Un réseau d’aires protégées pertinent mais insuffisant

L’équipe de recherche a mis en évidence qu’en Méditerranée, les aires protégées actuelles, et notamment celles au statut de protection forte, sont bien localisées. En effet, elles couvrent de manière générale des zones humides dont les communautés d’oiseaux d’eau pourraient connaître d’importantes difficultés d’adaptation au réchauffement climatique d’ici la fin du XXIème siècle, du fait notamment d’une forte exposition aux futures hausses des températures et pertes des milieux naturels. Leur protection devrait donc faciliter l’adaptation des espèces qu’elles abritent. L’équipe a toutefois identifié près de 490 zones humides à la fois non protégées et dont les communautés pourraient faire face à d’importantes difficultés d’adaptation au réchauffement climatique dans au moins un des quatre scénarios futurs considérés.

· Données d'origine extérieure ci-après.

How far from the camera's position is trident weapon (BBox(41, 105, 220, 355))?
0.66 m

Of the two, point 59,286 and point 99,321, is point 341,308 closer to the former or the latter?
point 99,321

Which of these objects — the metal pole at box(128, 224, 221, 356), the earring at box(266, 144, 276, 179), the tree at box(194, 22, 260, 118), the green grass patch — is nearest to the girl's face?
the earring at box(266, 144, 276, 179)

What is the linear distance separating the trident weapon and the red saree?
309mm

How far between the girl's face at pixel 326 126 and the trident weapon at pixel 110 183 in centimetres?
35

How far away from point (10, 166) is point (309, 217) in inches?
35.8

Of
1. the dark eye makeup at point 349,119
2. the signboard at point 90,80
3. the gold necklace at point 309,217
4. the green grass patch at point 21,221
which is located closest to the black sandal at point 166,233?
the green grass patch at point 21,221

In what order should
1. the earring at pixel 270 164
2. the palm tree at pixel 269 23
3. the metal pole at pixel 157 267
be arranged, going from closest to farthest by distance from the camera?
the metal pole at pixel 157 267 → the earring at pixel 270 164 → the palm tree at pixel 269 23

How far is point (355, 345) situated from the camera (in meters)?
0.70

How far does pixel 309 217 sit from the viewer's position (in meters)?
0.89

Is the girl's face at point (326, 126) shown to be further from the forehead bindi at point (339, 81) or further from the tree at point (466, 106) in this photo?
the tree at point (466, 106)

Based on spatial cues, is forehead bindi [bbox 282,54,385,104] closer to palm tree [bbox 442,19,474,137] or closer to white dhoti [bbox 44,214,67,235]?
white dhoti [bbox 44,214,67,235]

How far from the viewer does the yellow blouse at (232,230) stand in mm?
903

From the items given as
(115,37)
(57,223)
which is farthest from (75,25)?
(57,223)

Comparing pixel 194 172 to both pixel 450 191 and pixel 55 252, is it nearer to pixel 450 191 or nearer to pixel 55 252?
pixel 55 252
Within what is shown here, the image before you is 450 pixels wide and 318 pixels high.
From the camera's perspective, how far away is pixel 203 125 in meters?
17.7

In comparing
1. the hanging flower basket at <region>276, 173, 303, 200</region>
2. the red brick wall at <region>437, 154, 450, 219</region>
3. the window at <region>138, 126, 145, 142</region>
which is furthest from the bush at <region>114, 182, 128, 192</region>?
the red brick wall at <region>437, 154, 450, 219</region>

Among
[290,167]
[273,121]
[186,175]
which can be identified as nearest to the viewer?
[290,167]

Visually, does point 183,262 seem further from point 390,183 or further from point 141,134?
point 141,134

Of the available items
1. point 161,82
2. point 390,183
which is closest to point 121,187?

Parmi ces zones humides, 32 sont d’importance internationale pour les oiseaux d’eau et sont situées principalement en Turquie, en Espagne et dans certains pays du Maghreb.

 

Carte des zones humides non protégées du bassin méditerranéen dont les communautés d’oiseaux d’eau pourraient avoir d’importantes difficultés d’adaptation au réchauffement climatique d’ici 2100. Les pays sans zone humide étudiée sont représentés en gris foncé.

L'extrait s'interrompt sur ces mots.